Como Drummond mudou para sempre a vida de duas poetas
Entre os 3 poetas, Drummond, Adélia e Cora, há uma geografia triangular que os interliga uns aos outros: Divinópolis, Goiás Velho e Itabira

Carlos Drummond de Andrade já era o consagrado poeta da língua portuguesa quando, entre os anos 1975 e 1980, revelou ao país duas das mais importantes poetas brasileiras, Adélia Prado e Cora Coralina, em folhas de papel: duas crônicas publicadas no Jornal do Brasil colocaram a mineira e a goiana ao circuito literário nacional.
No caso de Adélia, nem foi uma crônica inteira: foram quatro parágrafos e meio de um texto que começava tratando das atividades da Associação Protetora dos Animais, pulava para São Francisco e terminava apresentando ao país uma poeta desconhecida da pequena Divinópolis (MG). “Adélia – escreveu Drummond – é lírica, bíblica, existencial”, e dedilhava os cinco versos que se tornariam alguns dos mais conhecidos da poeta: “Uma ocasião meu pai pintou a casa Toda de alaranjado brilhante Por muito tempo moramos numa casa como ele mesmo dizia constantemente amanhecendo”.

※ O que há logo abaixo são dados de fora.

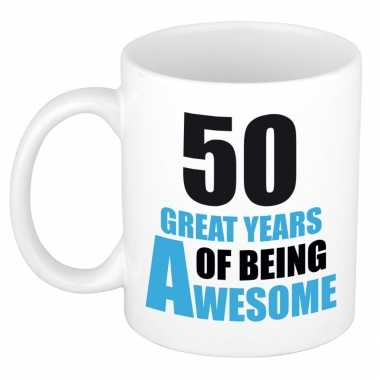 50 great years of being awesome cadeau mok / beker wit en blauw - abraham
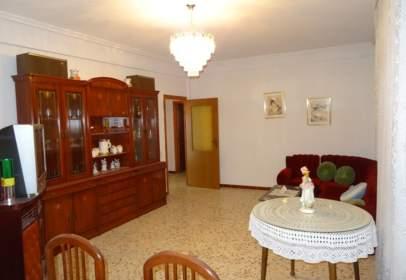 Casa adossada a calle Sevilla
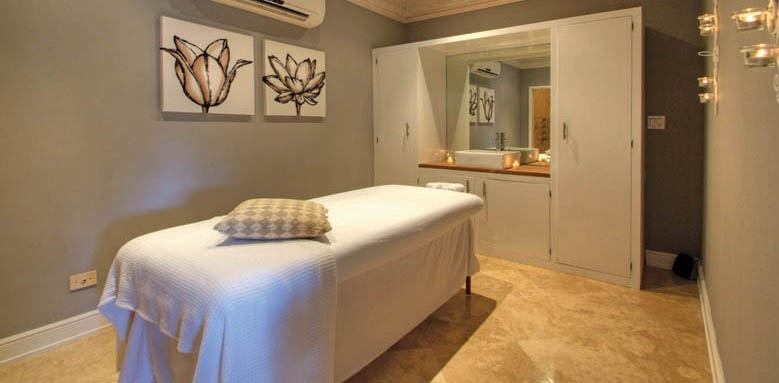 Little Good Harbour, spa treatment room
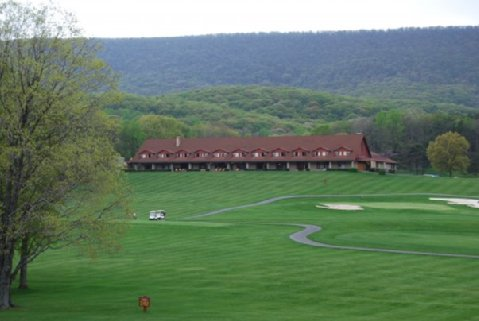Cacapon State Park lodge and golf course.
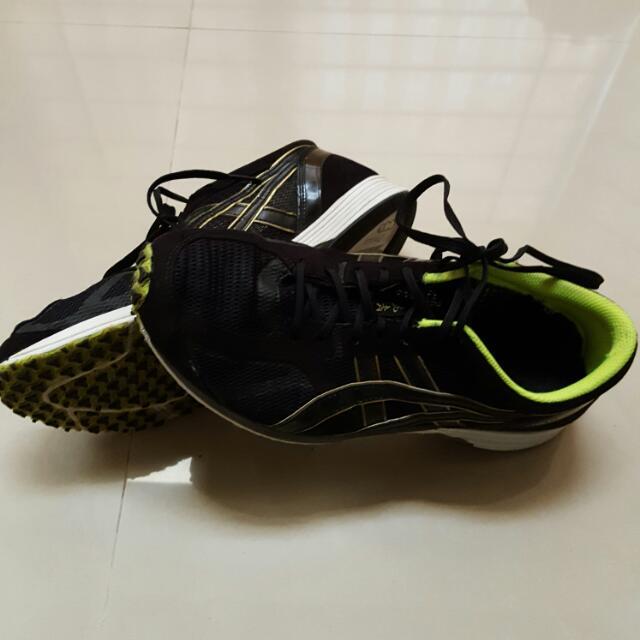 男亞瑟士黑色跑步鞋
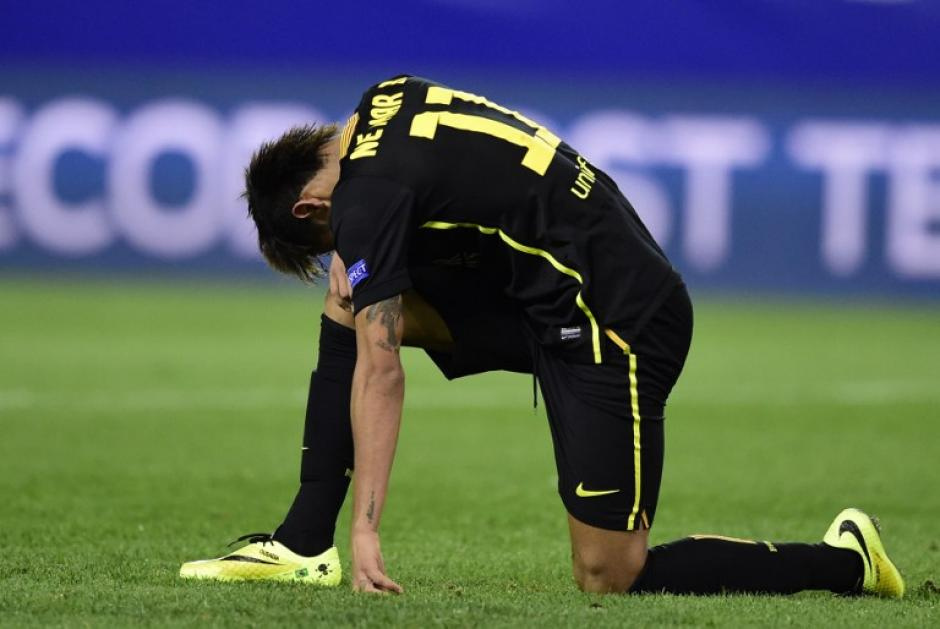 Neymar luce desconsolado por la eliminación del Barcelona. (Foto: AFP)
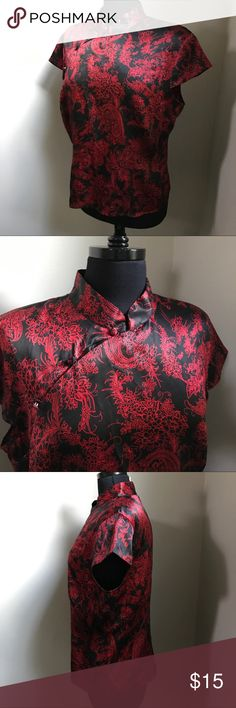 Asian Silk Top - XL Beautiful silk top by Worthington has an Asian style in black and red. This short sleeved top has a zipper up the side and is a size XL. Ready to ship from a non smoking home. Worthington Tops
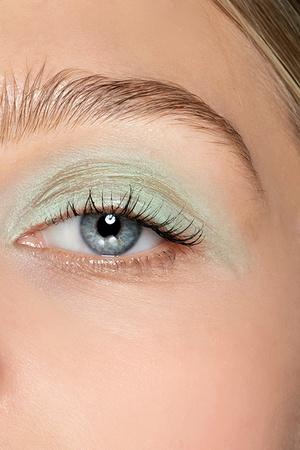 Beauty-тренд сезона: мятно-зеленый (фото 4.2)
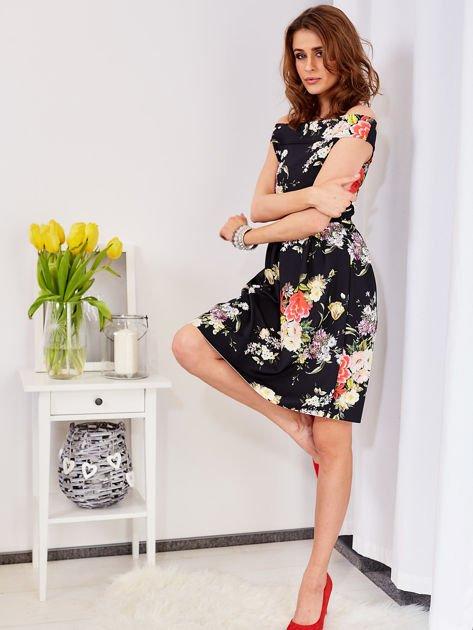 Czarna sukienka z motywem malowanych kwiatów                              zdj.                              4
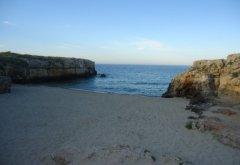 66 -Porto Verde. Una caletta nascosta da due pareti rocciose.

Àquela altura, 1975, Adélia ainda não tinha publicado nenhum livro. Mas corria atrás: havia mandado cópias do manuscritos para alguns contatos. Os papéis soltos haviam chegado à mesa de Drummond e, por certo, espanaram a poeira dos dias, como dá pra perceber pelo que ele escreveu na edição de 09/10/1975 do JB: “Nascida à beira-da-linha, o trem-desterro para ela, “atravessa a noite, a madrugada, o dia, atravessa minha vida, virou só sentimento”.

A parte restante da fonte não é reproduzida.